- Head coach: Buddy Jeannette
- Arena: Baltimore Coliseum

Results
- Record: 29–31 (.483)
- Place: Division: 3rd (Eastern)
- Playoff finish: East Division Semifinals (eliminated 1–2)
- Stats at Basketball Reference

Local media
- Television: WMAR-TV
- Radio: WITH

= 1948–49 Baltimore Bullets season =

The 1948–49 BAA season was the Bullets' 2nd season in the NBA/BAA and their fifth overall season including the time they spent in the American Basketball League. Entering this season, the Bullets sought to officially acquire their third professional league championship in four seasons when combining their results from both the ABL and the BAA (though they would have personally considered this season their shot at four straight professional league championships due to them personally considering themselves the 1947 ABL champions for their overwhelming record as protest for that league's initial decision to constantly delay their playoff series of matches so many times beforehand). Despite entering this season as defending champions, the Bullets would end their second season in the BAA with a losing record of 29–31, though it was still good enough for a third place spot in the Eastern Division semifinal round. When entering the final playoffs ever holding the BAA's name, the Bullets ended up getting eliminated by the New York Knickerbockers 2–1 in the first round of what later ended up becoming the Bullets' second-to-last playoff appearance in league history, as well as their first of many seasons where they would end up having losing seasons going forward with their existence after previously being considered champions of both the ABL and BAA before the BAA would merge with the NBL to become the modern-day NBA.

::::::::::

* [SET OF TASKS]:
- A) Give every entry listed under the "Results" heading in the Bullets season text.
- B) Reproduce the part of the Bullets season text between "- Head coach: Buddy" and "Semifinals (eliminated 1–2)", inclusive.
The lines after this point are separate material, not part of the Bullets season text.

* [DATA SEGMENT]:
::::::::::

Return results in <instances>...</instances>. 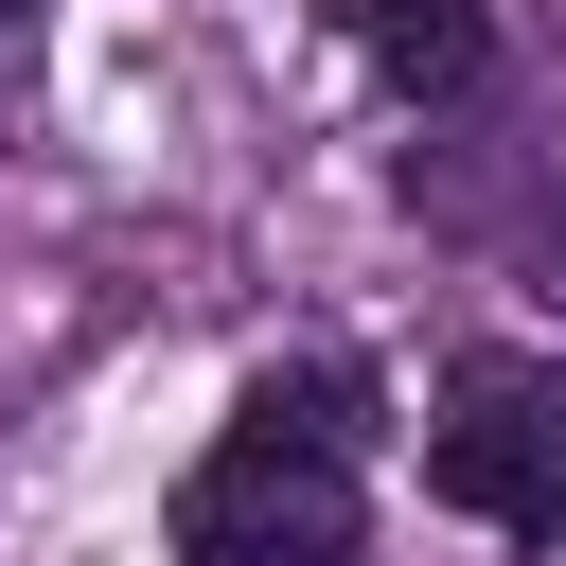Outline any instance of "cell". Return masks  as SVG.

::::::::::

* [ANSWERS PROVIDED]:
- A)
- Record: 29–31 (.483)
- Place: Division: 3rd (Eastern)
- Playoff finish: East Division Semifinals (eliminated 1–2)
- Stats at Basketball Reference

- B)
- Head coach: Buddy Jeannette
- Arena: Baltimore Coliseum

Results
- Record: 29–31 (.483)
- Place: Division: 3rd (Eastern)
- Playoff finish: East Division Semifinals (eliminated 1–2)